@irenesmith13: In Markdown, paragraphs run together because the extra carriage return between paragraphs is not included.
Make sure to go into the General Options tab on the right side of the compile overview screen, and tick the Convert rich text to MultiMarkdown setting, unless you have composed the document using Markdown. I also highly recommend installing Pandoc and restarting Scrivener, as that will give you access to Pandoc’s DOCX conversion. It’s worth testing both that and ODT to see which will work best for your content, as they both have their pros and cons.
When I look at the HTML page, it is a combination of multiple versions of HTML. Classes are defined but never used and used but never defined.
I would never recommend using any word processor style program’s HTML output. It’s always going to be a mess given the broad differences between WYSIWYG style formatting and semantic markup. Plus you have to consider the target audience for it, where the expectation is copying the formatting as closely as possible without having to learn HTML/CSS.
If you need quality HTML though, use Markdown—either as a writing tool or using the conversion feature above.
The Microsoft Word document does not use heading styles or any styles but Normal that has formatting applied to it.
This one is a bit more peculiar, and it doesn’t have a really good solution. The short answer is that you can set up the compiler to produce a fully and properly styled document, and in many cases all of the components for doing so are essentially set up for you, they just aren’t enabled by default. The reason they are not is largely down to fundamental design decisions aimed toward flexibility being hamstrung by that flexibility into making it difficult to predict the proper outline order of heading styles.
Here’s a short post on how to set up styled output. I don’t think it goes into it there, but you can also easily add a body paragraph style where needed, using the same basic idea.

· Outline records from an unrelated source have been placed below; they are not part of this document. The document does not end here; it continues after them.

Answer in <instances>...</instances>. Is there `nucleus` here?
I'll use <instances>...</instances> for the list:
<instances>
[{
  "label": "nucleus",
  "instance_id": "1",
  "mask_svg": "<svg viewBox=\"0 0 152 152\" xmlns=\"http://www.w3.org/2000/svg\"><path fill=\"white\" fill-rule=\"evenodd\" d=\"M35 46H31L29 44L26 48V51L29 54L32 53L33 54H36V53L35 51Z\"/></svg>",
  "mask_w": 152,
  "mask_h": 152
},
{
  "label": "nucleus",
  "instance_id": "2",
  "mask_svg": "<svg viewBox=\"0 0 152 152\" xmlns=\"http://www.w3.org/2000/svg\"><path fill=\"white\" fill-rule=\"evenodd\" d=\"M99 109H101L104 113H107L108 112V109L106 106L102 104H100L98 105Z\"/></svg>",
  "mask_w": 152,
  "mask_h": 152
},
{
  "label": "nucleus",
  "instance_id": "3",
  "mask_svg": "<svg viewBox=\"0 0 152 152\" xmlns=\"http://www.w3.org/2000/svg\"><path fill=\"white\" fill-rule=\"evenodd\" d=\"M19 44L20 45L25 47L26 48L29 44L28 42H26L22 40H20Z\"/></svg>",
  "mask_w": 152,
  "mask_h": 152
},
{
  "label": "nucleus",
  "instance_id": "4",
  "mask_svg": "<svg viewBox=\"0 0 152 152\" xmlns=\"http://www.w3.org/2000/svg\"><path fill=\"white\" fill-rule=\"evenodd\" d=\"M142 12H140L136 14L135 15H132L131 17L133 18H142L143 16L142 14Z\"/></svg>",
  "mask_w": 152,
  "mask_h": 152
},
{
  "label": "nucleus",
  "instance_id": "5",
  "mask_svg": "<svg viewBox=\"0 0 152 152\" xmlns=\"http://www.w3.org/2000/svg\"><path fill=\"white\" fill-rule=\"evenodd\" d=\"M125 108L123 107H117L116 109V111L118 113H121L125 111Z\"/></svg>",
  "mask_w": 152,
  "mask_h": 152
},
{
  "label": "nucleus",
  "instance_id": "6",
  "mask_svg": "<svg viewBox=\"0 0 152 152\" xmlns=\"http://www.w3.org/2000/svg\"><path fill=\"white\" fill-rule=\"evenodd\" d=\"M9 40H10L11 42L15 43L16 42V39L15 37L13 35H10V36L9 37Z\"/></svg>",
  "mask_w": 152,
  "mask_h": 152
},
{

And again, Markdown is also a good solution for styled word processing output, particularly if you don’t care so much about formatting in Scrivener itself and are looking to apply a stylesheet in a word processor. I’d say which to use comes down more to what you prefer, in most cases. For myself I would always use Markdown because I enjoy using that to write with and never got along with rich text style controls. It’s just simpler, to me, to leave formatting for the document export phase and not worry one bit about it while writing.